Plot the measured, predicted, and forecasted output for model sysARMA.

t = yf1.SamplingInstants;
te = ze.SamplingInstants;
t0 = z.SamplingInstants;
subplot(1,2,1);
plot(t0,z.y(:,1),...
   te,yhat1.y(:,1),...
   t,yf1.y(:,1),'m',...
   t,yf1.y(:,1)+ysd1(:,1),'k--', ...
   t,yf1.y(:,1)-ysd1(:,1), 'k--')
xlabel('Time (year)');
ylabel('Predator population, in thousands');
subplot(1,2,2);
plot(t0,z.y(:,2),...
   te,yhat1.y(:,2),...
   t,yf1.y(:,2),'m',...
   t,yf1.y(:,2)+ysd1(:,2),'k--', ...
   t,yf1.y(:,2)-ysd1(:,2),'k--')
% Make the figure larger.
fig = gcf;
p = fig.Position;
fig.Position = [p(1),p(2)-p(4)*0.2,p(3)*1.4,p(4)*1.2];
xlabel('Time (year)');
ylabel('Prey population, in thousands');
legend({'Measured','Predicted','Forecasted','Forecast Uncertainty (1 sd)'},...
   'Location','best')

Figure contains 2 axes. Axes 1 contains 5 objects of type line. Axes 2 contains 5 objects of type line. These objects represent Measured, Predicted, Forecasted, Forecast Uncertainty (1 sd).

The plots show that forecasting using a linear ARMA model (with added handling of offsets) worked somewhat and the results showed high uncertainty compared to the actual populations over the 12-20 years time span. This indicates that the population change dynamics might be nonlinear.

Estimate a Nonlinear Black-Box Model

Fit a nonlinear black-box model to the estimation data. You do not require prior knowledge about the equations governing the estimation data. A linear-in-regressor form of Nonlinear ARX model will be estimated.

Create a nonlinear ARX model with 2 outputs and no inputs.

sysNLARX = idnlarx([1 1;1 1],[],'Ts',0.1,'TimeUnit','years');

sysNLARX is a first order nonlinear ARX model that uses no nonlinear function; it predicts the model response using a weighted sum of its first-order regressors.

getreg(sysNLARX)

Data block:
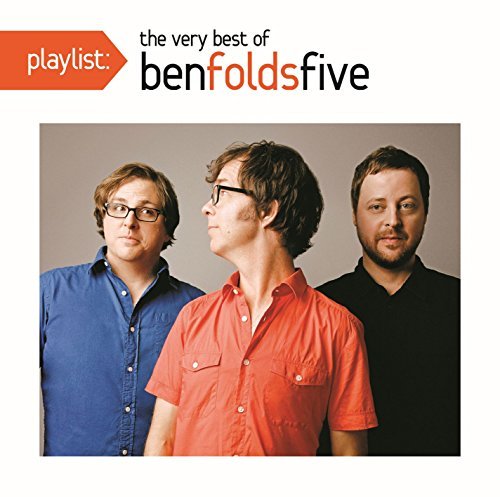 Cover for Ben Folds Five · Playlist: the Very Best of Ben Folds Five (CD) (2015)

What is being asked:
Continue the predator-prey forecasting walkthrough above, starting right after its final line, "getreg(sysNLARX)".

Expected answer:
ans = 2x1 cell
    {'y1(t-1)'}
    {'y2(t-1)'}

To introduce a nonlinearity function, add polynomial regressors to the model.

Create regressors up to power 2, and include cross terms (products of standard regressors listed above). Add those regressors to the model as custom regressors.

R = polyreg(sysNLARX,'MaxPower',2,'CrossTerm','on');
sysNLARX.CustomRegressors = R;
getreg(sysNLARX)
ans = 5x1 cell
    {'y1(t-1)'         }
    {'y2(t-1)'         }
    {'y1(t-1).^2'      }
    {'y1(t-1).*y2(t-1)'}
    {'y2(t-1).^2'      }

Estimate the coefficients (the regressor weightings and the offset) of the model using estimation data, ze.

sysNLARX = nlarx(ze,sysNLARX)
sysNLARX = 
Nonlinear multivariate time series model with 2 outputs
  Outputs: y1, y2

Regressors:
  1. Linear regressors in variables y1, y2
  2. Custom regressor: y1(t-1).^2
  3. Custom regressor: y1(t-1).*y2(t-1)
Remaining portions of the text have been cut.